Problems to solve:
1. In the solar images excerpt, on what date did the Skylab space station acquire the image of the solar flare?
2. What are all the dates on which images in the solar images excerpt were taken or acquired?

Click on the images below for a larger one.
This image was
acquired from NASA's Skylab space station on December 19, 1973. It shows
one of the most spectacular solar flares ever recorded, lifting off from
the Sun.
This image of the
solar corona was acquired on 23 December 1996 by the LASCO instrument on
the SOHO spacecraft. It shows the inner streamer belt along the Sun's
equator, where the low latitude solar wind originates and is accelerated.
Over the polar regions, one sees the polar plumes all the way out to the
edge of the field of view.
"Plumes" of outward
flowing, hot gas in the Sun's atmosphere may be one source of the solar
"wind" of charged particles. These images, taken March 7, 1996, by the
Solar and Heliospheric Observatory (SOHO), show (top) magnetic fields on
the sun's surface near the south solar pole; (middle) an ultraviolet image
of the 1 million degree plumes from the same region; and (bottom) an
ultraviolet image of the "quiet" solar atmosphere closer to the surface.
This sequence of
images of the the Sun in ultraviolet light was taken by the Solar and
Heliospheric Observatory (SOHO) spacecraft on February 11, 1996. An
"eruptive prominence" or blob of 60,000°C gas, over 80,000 miles long, was
ejected at a speed of at least 15,000 miles per hour. The gaseous blob is
shown to the left in each image. Eruptions of this sort can produce major
disruptions in the near Earth environment, affecting communications,
navigation systems and even power grids.

Supplied records:
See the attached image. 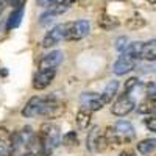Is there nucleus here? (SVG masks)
<instances>
[{"instance_id":"obj_1","label":"nucleus","mask_w":156,"mask_h":156,"mask_svg":"<svg viewBox=\"0 0 156 156\" xmlns=\"http://www.w3.org/2000/svg\"><path fill=\"white\" fill-rule=\"evenodd\" d=\"M105 136L109 144L114 145H125L133 142L136 137L134 126L128 120H117L114 125H109L105 131Z\"/></svg>"},{"instance_id":"obj_2","label":"nucleus","mask_w":156,"mask_h":156,"mask_svg":"<svg viewBox=\"0 0 156 156\" xmlns=\"http://www.w3.org/2000/svg\"><path fill=\"white\" fill-rule=\"evenodd\" d=\"M39 137L42 140V147H44V156H51L56 150V147L61 142V129L56 123L51 122H44L39 128Z\"/></svg>"},{"instance_id":"obj_3","label":"nucleus","mask_w":156,"mask_h":156,"mask_svg":"<svg viewBox=\"0 0 156 156\" xmlns=\"http://www.w3.org/2000/svg\"><path fill=\"white\" fill-rule=\"evenodd\" d=\"M70 27H72V22H64V23H59V25H56V27H53L50 31H47L45 36H44V39H42V47L44 48L55 47L61 41L67 39V34L70 31Z\"/></svg>"},{"instance_id":"obj_4","label":"nucleus","mask_w":156,"mask_h":156,"mask_svg":"<svg viewBox=\"0 0 156 156\" xmlns=\"http://www.w3.org/2000/svg\"><path fill=\"white\" fill-rule=\"evenodd\" d=\"M108 139L105 136V133H101L100 126H92L87 133L86 137V147L89 151H105L108 147Z\"/></svg>"},{"instance_id":"obj_5","label":"nucleus","mask_w":156,"mask_h":156,"mask_svg":"<svg viewBox=\"0 0 156 156\" xmlns=\"http://www.w3.org/2000/svg\"><path fill=\"white\" fill-rule=\"evenodd\" d=\"M66 109L64 106V101L56 97V95H48V97H44V111H42V115L48 117V119H55V117L61 115Z\"/></svg>"},{"instance_id":"obj_6","label":"nucleus","mask_w":156,"mask_h":156,"mask_svg":"<svg viewBox=\"0 0 156 156\" xmlns=\"http://www.w3.org/2000/svg\"><path fill=\"white\" fill-rule=\"evenodd\" d=\"M134 108H136V101L131 98V95L123 94V95H120L119 98L112 103L111 112L114 115H117V117H125L131 111H134Z\"/></svg>"},{"instance_id":"obj_7","label":"nucleus","mask_w":156,"mask_h":156,"mask_svg":"<svg viewBox=\"0 0 156 156\" xmlns=\"http://www.w3.org/2000/svg\"><path fill=\"white\" fill-rule=\"evenodd\" d=\"M137 66V61L126 56L125 53H120V56L115 59V62L112 64V72L117 75V76H122V75H126L131 70H134Z\"/></svg>"},{"instance_id":"obj_8","label":"nucleus","mask_w":156,"mask_h":156,"mask_svg":"<svg viewBox=\"0 0 156 156\" xmlns=\"http://www.w3.org/2000/svg\"><path fill=\"white\" fill-rule=\"evenodd\" d=\"M89 33H90V22L86 19H80L76 22H72V27L66 41H80V39L86 37Z\"/></svg>"},{"instance_id":"obj_9","label":"nucleus","mask_w":156,"mask_h":156,"mask_svg":"<svg viewBox=\"0 0 156 156\" xmlns=\"http://www.w3.org/2000/svg\"><path fill=\"white\" fill-rule=\"evenodd\" d=\"M64 59V53L61 50H51L45 53L41 59H39V70H48V69H56Z\"/></svg>"},{"instance_id":"obj_10","label":"nucleus","mask_w":156,"mask_h":156,"mask_svg":"<svg viewBox=\"0 0 156 156\" xmlns=\"http://www.w3.org/2000/svg\"><path fill=\"white\" fill-rule=\"evenodd\" d=\"M80 103H81V108H86L89 111H100L103 106L106 105L105 100L101 98V94H95V92H84L80 97Z\"/></svg>"},{"instance_id":"obj_11","label":"nucleus","mask_w":156,"mask_h":156,"mask_svg":"<svg viewBox=\"0 0 156 156\" xmlns=\"http://www.w3.org/2000/svg\"><path fill=\"white\" fill-rule=\"evenodd\" d=\"M42 111H44V97H31L25 106L22 108V115L30 119V117H36V115H42Z\"/></svg>"},{"instance_id":"obj_12","label":"nucleus","mask_w":156,"mask_h":156,"mask_svg":"<svg viewBox=\"0 0 156 156\" xmlns=\"http://www.w3.org/2000/svg\"><path fill=\"white\" fill-rule=\"evenodd\" d=\"M56 69H48V70H37V73L33 78V87L36 90H42L51 84V81L55 80Z\"/></svg>"},{"instance_id":"obj_13","label":"nucleus","mask_w":156,"mask_h":156,"mask_svg":"<svg viewBox=\"0 0 156 156\" xmlns=\"http://www.w3.org/2000/svg\"><path fill=\"white\" fill-rule=\"evenodd\" d=\"M23 12H25V0H23L20 5H17L16 8H12L11 14L8 16V20H6V30L8 31L17 28L19 25H20L22 17H23Z\"/></svg>"},{"instance_id":"obj_14","label":"nucleus","mask_w":156,"mask_h":156,"mask_svg":"<svg viewBox=\"0 0 156 156\" xmlns=\"http://www.w3.org/2000/svg\"><path fill=\"white\" fill-rule=\"evenodd\" d=\"M14 150L11 145V133L5 126H0V156H12Z\"/></svg>"},{"instance_id":"obj_15","label":"nucleus","mask_w":156,"mask_h":156,"mask_svg":"<svg viewBox=\"0 0 156 156\" xmlns=\"http://www.w3.org/2000/svg\"><path fill=\"white\" fill-rule=\"evenodd\" d=\"M25 154L27 156H44V147L39 134H34L30 142L25 145Z\"/></svg>"},{"instance_id":"obj_16","label":"nucleus","mask_w":156,"mask_h":156,"mask_svg":"<svg viewBox=\"0 0 156 156\" xmlns=\"http://www.w3.org/2000/svg\"><path fill=\"white\" fill-rule=\"evenodd\" d=\"M140 59H145L147 62H156V39H150V41L144 42Z\"/></svg>"},{"instance_id":"obj_17","label":"nucleus","mask_w":156,"mask_h":156,"mask_svg":"<svg viewBox=\"0 0 156 156\" xmlns=\"http://www.w3.org/2000/svg\"><path fill=\"white\" fill-rule=\"evenodd\" d=\"M90 120H92V111H89L86 108H81L80 111L76 112L75 122H76V125H78L80 129H86L90 125Z\"/></svg>"},{"instance_id":"obj_18","label":"nucleus","mask_w":156,"mask_h":156,"mask_svg":"<svg viewBox=\"0 0 156 156\" xmlns=\"http://www.w3.org/2000/svg\"><path fill=\"white\" fill-rule=\"evenodd\" d=\"M117 90H119V81H117V80H111L105 86V89H103V92H101V98L105 100L106 105H108V103H111L112 98L117 95Z\"/></svg>"},{"instance_id":"obj_19","label":"nucleus","mask_w":156,"mask_h":156,"mask_svg":"<svg viewBox=\"0 0 156 156\" xmlns=\"http://www.w3.org/2000/svg\"><path fill=\"white\" fill-rule=\"evenodd\" d=\"M98 27L103 30H112L115 27H119V20H117L114 16L108 14V12H103V14L98 16Z\"/></svg>"},{"instance_id":"obj_20","label":"nucleus","mask_w":156,"mask_h":156,"mask_svg":"<svg viewBox=\"0 0 156 156\" xmlns=\"http://www.w3.org/2000/svg\"><path fill=\"white\" fill-rule=\"evenodd\" d=\"M136 150L140 153V154H144V156H148L151 154L154 150H156V139H144V140H140L136 144Z\"/></svg>"},{"instance_id":"obj_21","label":"nucleus","mask_w":156,"mask_h":156,"mask_svg":"<svg viewBox=\"0 0 156 156\" xmlns=\"http://www.w3.org/2000/svg\"><path fill=\"white\" fill-rule=\"evenodd\" d=\"M142 45H144V42H140V41L129 42L128 47L125 48V51H122V53H125L126 56L139 61V59H140V53H142Z\"/></svg>"},{"instance_id":"obj_22","label":"nucleus","mask_w":156,"mask_h":156,"mask_svg":"<svg viewBox=\"0 0 156 156\" xmlns=\"http://www.w3.org/2000/svg\"><path fill=\"white\" fill-rule=\"evenodd\" d=\"M137 112L147 114V115H156V100H147L137 106Z\"/></svg>"},{"instance_id":"obj_23","label":"nucleus","mask_w":156,"mask_h":156,"mask_svg":"<svg viewBox=\"0 0 156 156\" xmlns=\"http://www.w3.org/2000/svg\"><path fill=\"white\" fill-rule=\"evenodd\" d=\"M125 25H126L129 30H139L142 27H145V19L140 17V16H133V17H129L126 20Z\"/></svg>"},{"instance_id":"obj_24","label":"nucleus","mask_w":156,"mask_h":156,"mask_svg":"<svg viewBox=\"0 0 156 156\" xmlns=\"http://www.w3.org/2000/svg\"><path fill=\"white\" fill-rule=\"evenodd\" d=\"M55 17H56V14L51 9H47V11H44L41 16H39V23L42 25V27H45V25H50L51 22L55 20Z\"/></svg>"},{"instance_id":"obj_25","label":"nucleus","mask_w":156,"mask_h":156,"mask_svg":"<svg viewBox=\"0 0 156 156\" xmlns=\"http://www.w3.org/2000/svg\"><path fill=\"white\" fill-rule=\"evenodd\" d=\"M137 86H139V80H137V78H129L128 81H125V86H123V94H128V95H129V94H131Z\"/></svg>"},{"instance_id":"obj_26","label":"nucleus","mask_w":156,"mask_h":156,"mask_svg":"<svg viewBox=\"0 0 156 156\" xmlns=\"http://www.w3.org/2000/svg\"><path fill=\"white\" fill-rule=\"evenodd\" d=\"M62 142H64V145H76L78 144V136L75 131H69L62 136Z\"/></svg>"},{"instance_id":"obj_27","label":"nucleus","mask_w":156,"mask_h":156,"mask_svg":"<svg viewBox=\"0 0 156 156\" xmlns=\"http://www.w3.org/2000/svg\"><path fill=\"white\" fill-rule=\"evenodd\" d=\"M126 47H128V37L126 36H119V37L115 39V48L119 50L120 53H122V51H125Z\"/></svg>"},{"instance_id":"obj_28","label":"nucleus","mask_w":156,"mask_h":156,"mask_svg":"<svg viewBox=\"0 0 156 156\" xmlns=\"http://www.w3.org/2000/svg\"><path fill=\"white\" fill-rule=\"evenodd\" d=\"M144 123H145V126H147L148 131L156 133V115H147L145 120H144Z\"/></svg>"},{"instance_id":"obj_29","label":"nucleus","mask_w":156,"mask_h":156,"mask_svg":"<svg viewBox=\"0 0 156 156\" xmlns=\"http://www.w3.org/2000/svg\"><path fill=\"white\" fill-rule=\"evenodd\" d=\"M147 95H148V100H156V83H150L147 84Z\"/></svg>"},{"instance_id":"obj_30","label":"nucleus","mask_w":156,"mask_h":156,"mask_svg":"<svg viewBox=\"0 0 156 156\" xmlns=\"http://www.w3.org/2000/svg\"><path fill=\"white\" fill-rule=\"evenodd\" d=\"M139 69H142V72H156V64L150 62V64H145V66H140Z\"/></svg>"},{"instance_id":"obj_31","label":"nucleus","mask_w":156,"mask_h":156,"mask_svg":"<svg viewBox=\"0 0 156 156\" xmlns=\"http://www.w3.org/2000/svg\"><path fill=\"white\" fill-rule=\"evenodd\" d=\"M23 2V0H6V3L9 5V6H12V8H16L17 5H20Z\"/></svg>"},{"instance_id":"obj_32","label":"nucleus","mask_w":156,"mask_h":156,"mask_svg":"<svg viewBox=\"0 0 156 156\" xmlns=\"http://www.w3.org/2000/svg\"><path fill=\"white\" fill-rule=\"evenodd\" d=\"M90 3H92V0H78V5L81 8H87Z\"/></svg>"},{"instance_id":"obj_33","label":"nucleus","mask_w":156,"mask_h":156,"mask_svg":"<svg viewBox=\"0 0 156 156\" xmlns=\"http://www.w3.org/2000/svg\"><path fill=\"white\" fill-rule=\"evenodd\" d=\"M119 156H136V153H134L133 150H123Z\"/></svg>"},{"instance_id":"obj_34","label":"nucleus","mask_w":156,"mask_h":156,"mask_svg":"<svg viewBox=\"0 0 156 156\" xmlns=\"http://www.w3.org/2000/svg\"><path fill=\"white\" fill-rule=\"evenodd\" d=\"M75 2H78V0H66V2H64V6H66V8L69 9V8H70V6H72Z\"/></svg>"},{"instance_id":"obj_35","label":"nucleus","mask_w":156,"mask_h":156,"mask_svg":"<svg viewBox=\"0 0 156 156\" xmlns=\"http://www.w3.org/2000/svg\"><path fill=\"white\" fill-rule=\"evenodd\" d=\"M5 3H6V0H0V16H2V12H3Z\"/></svg>"},{"instance_id":"obj_36","label":"nucleus","mask_w":156,"mask_h":156,"mask_svg":"<svg viewBox=\"0 0 156 156\" xmlns=\"http://www.w3.org/2000/svg\"><path fill=\"white\" fill-rule=\"evenodd\" d=\"M22 156H27V154H25V153H23V154H22Z\"/></svg>"}]
</instances>
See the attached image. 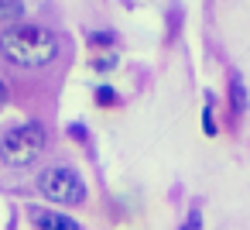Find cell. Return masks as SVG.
Returning a JSON list of instances; mask_svg holds the SVG:
<instances>
[{"label": "cell", "mask_w": 250, "mask_h": 230, "mask_svg": "<svg viewBox=\"0 0 250 230\" xmlns=\"http://www.w3.org/2000/svg\"><path fill=\"white\" fill-rule=\"evenodd\" d=\"M62 42L45 24H14L0 28V55L18 69H45L59 59Z\"/></svg>", "instance_id": "6da1fadb"}, {"label": "cell", "mask_w": 250, "mask_h": 230, "mask_svg": "<svg viewBox=\"0 0 250 230\" xmlns=\"http://www.w3.org/2000/svg\"><path fill=\"white\" fill-rule=\"evenodd\" d=\"M48 144V131L38 120H24L18 127H11L4 138H0V161L7 168H28L42 158Z\"/></svg>", "instance_id": "7a4b0ae2"}, {"label": "cell", "mask_w": 250, "mask_h": 230, "mask_svg": "<svg viewBox=\"0 0 250 230\" xmlns=\"http://www.w3.org/2000/svg\"><path fill=\"white\" fill-rule=\"evenodd\" d=\"M38 192L55 206H79L86 199V182L69 165H52L38 175Z\"/></svg>", "instance_id": "3957f363"}, {"label": "cell", "mask_w": 250, "mask_h": 230, "mask_svg": "<svg viewBox=\"0 0 250 230\" xmlns=\"http://www.w3.org/2000/svg\"><path fill=\"white\" fill-rule=\"evenodd\" d=\"M229 110H233V117H243L250 110V93H247V83L240 72H229Z\"/></svg>", "instance_id": "277c9868"}, {"label": "cell", "mask_w": 250, "mask_h": 230, "mask_svg": "<svg viewBox=\"0 0 250 230\" xmlns=\"http://www.w3.org/2000/svg\"><path fill=\"white\" fill-rule=\"evenodd\" d=\"M24 21V0H0V28H14Z\"/></svg>", "instance_id": "5b68a950"}, {"label": "cell", "mask_w": 250, "mask_h": 230, "mask_svg": "<svg viewBox=\"0 0 250 230\" xmlns=\"http://www.w3.org/2000/svg\"><path fill=\"white\" fill-rule=\"evenodd\" d=\"M38 227L42 230H79V223L65 213H38Z\"/></svg>", "instance_id": "8992f818"}, {"label": "cell", "mask_w": 250, "mask_h": 230, "mask_svg": "<svg viewBox=\"0 0 250 230\" xmlns=\"http://www.w3.org/2000/svg\"><path fill=\"white\" fill-rule=\"evenodd\" d=\"M202 127H206V134H209V138L216 134V120H212V96L206 100V110H202Z\"/></svg>", "instance_id": "52a82bcc"}, {"label": "cell", "mask_w": 250, "mask_h": 230, "mask_svg": "<svg viewBox=\"0 0 250 230\" xmlns=\"http://www.w3.org/2000/svg\"><path fill=\"white\" fill-rule=\"evenodd\" d=\"M89 42H93V45H113V42H117V35H113V31H93V35H89Z\"/></svg>", "instance_id": "ba28073f"}, {"label": "cell", "mask_w": 250, "mask_h": 230, "mask_svg": "<svg viewBox=\"0 0 250 230\" xmlns=\"http://www.w3.org/2000/svg\"><path fill=\"white\" fill-rule=\"evenodd\" d=\"M96 103H117V93H113L110 86H100V90H96Z\"/></svg>", "instance_id": "9c48e42d"}, {"label": "cell", "mask_w": 250, "mask_h": 230, "mask_svg": "<svg viewBox=\"0 0 250 230\" xmlns=\"http://www.w3.org/2000/svg\"><path fill=\"white\" fill-rule=\"evenodd\" d=\"M178 230H202V216H199V209H192V216H188L185 227H178Z\"/></svg>", "instance_id": "30bf717a"}, {"label": "cell", "mask_w": 250, "mask_h": 230, "mask_svg": "<svg viewBox=\"0 0 250 230\" xmlns=\"http://www.w3.org/2000/svg\"><path fill=\"white\" fill-rule=\"evenodd\" d=\"M117 66V55H110V59H96V69H113Z\"/></svg>", "instance_id": "8fae6325"}, {"label": "cell", "mask_w": 250, "mask_h": 230, "mask_svg": "<svg viewBox=\"0 0 250 230\" xmlns=\"http://www.w3.org/2000/svg\"><path fill=\"white\" fill-rule=\"evenodd\" d=\"M69 134H76V138L83 141V138H86V127H83V124H72V127H69Z\"/></svg>", "instance_id": "7c38bea8"}, {"label": "cell", "mask_w": 250, "mask_h": 230, "mask_svg": "<svg viewBox=\"0 0 250 230\" xmlns=\"http://www.w3.org/2000/svg\"><path fill=\"white\" fill-rule=\"evenodd\" d=\"M0 100H7V86H4V79H0Z\"/></svg>", "instance_id": "4fadbf2b"}]
</instances>
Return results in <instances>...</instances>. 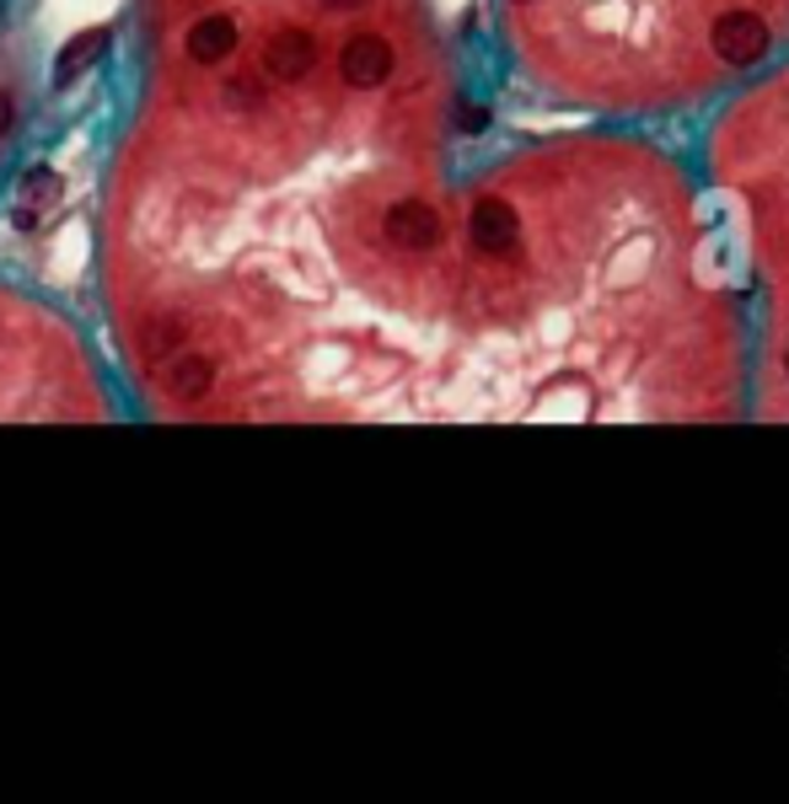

Results of the exercise:
1. December 19, 1973

2.
- December 19, 1973
- 23 December 1996
- March 7, 1996
- February 11, 1996